Document text —
___
Windows S5R2 App 4.33 available for Beta Test

archae86
archae86
Joined: 6 Dec 05
Posts: 3145
Credit: 7057134931
RAC: 1603667

RE: I maybe found why it

Message 70661 in response to message 70660

Quote:
I maybe found why it went wrong for me. In the app_info that was attached to the beta the app name is "einstein_S5R2" but now when I´m running the official Boinc is calling it "Hierarchical all-sky pulsar search" that must be why Boinc exited the unfinished WU for me .


I had one result in progress, and one in queue. I marked the unstarted one "suspend", and when the in progress one had reported in exited boincmgr and deleted ap_info.xml.

On restart and unsuspend, the unstarted one started and instantly errored.

On the reporting page, this result lists as:
Outcome: client error
Client State: compute error

std errout notes the error as:
-185 (0xffffff47)

While it is a bit antisocial to allow results to error out this way, I think Einstein at the moment has enough spare server capacity that this is an acceptable alternative to running one's queue all the way down to zero. All the results I have in queue are pretty fresh, so I'm not delaying my quorum partners by much. Suspending Einstein fetch, and running the queues to zero, would give me a huge overfetch of SETI (I give it about 8%).

Bernd Machenschalk
Bernd Machenschalk
Moderator
Administrator
Joined: 15 Oct 04
Posts: 4273
Credit: 245213101
RAC: 12863

As some firewalls etc.

As some firewalls etc. apparently are blocking to download the PDB by the App, we again bundled the PDB file with the official App. This might be an intermediate measurement while we rely so strongly on the debugger feedback.

I don't know for sure, but my guess is that this error when deleting the app_info.xml happens as the client finds the pdb file missing and thus errors the result. To test (and hopefully avoid) this, try to downlad the pdb manually from the link I gave in a message to Gary before removing the app_info.xml.

Gary, are you using a proxy? I'm afraid the App doesn't inherit the proxy settings from the client.

BM

BM

archae86
archae86
Joined: 6 Dec 05
Posts: 3145
Credit: 7057134931
RAC: 1603667

RE: As some firewalls etc.

Message 70663 in response to message 70662

Quote:

As some firewalls etc. apparently are blocking to download the PDB by the App, we again bundled the PDB file with the official App. This might be an intermediate measurement while we rely so strongly on the debugger feedback.

I don't know for sure, but my guess is that this error when deleting the app_info.xml happens as the client finds the pdb file missing and thus errors the result. To test (and hopefully avoid) this, try to downlad the pdb manually from the link I gave in a message to Gary before removing the app_info.xml.

Gary, are you using a proxy? I'm afraid the App doesn't inherit the proxy settings from the client.
___
Stated exercise a — Copy the spatial relationship listing below line for line, with no changes.

Spatial relationship listing:
___
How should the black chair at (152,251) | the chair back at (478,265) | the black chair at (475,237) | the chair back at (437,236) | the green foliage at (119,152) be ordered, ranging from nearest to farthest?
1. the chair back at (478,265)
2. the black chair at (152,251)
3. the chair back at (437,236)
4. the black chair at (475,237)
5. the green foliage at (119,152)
___
Stated exercise b — According to the forum thread, why was the PDB file bundled again with the official App?

Final answer a —
How should the black chair at (152,251) | the chair back at (478,265) | the black chair at (475,237) | the chair back at (437,236) | the green foliage at (119,152) be ordered, ranging from nearest to farthest?
1. the chair back at (478,265)
2. the black chair at (152,251)
3. the chair back at (437,236)
4. the black chair at (475,237)
5. the green foliage at (119,152)

Final answer b — Some firewalls apparently block the App from downloading the PDB.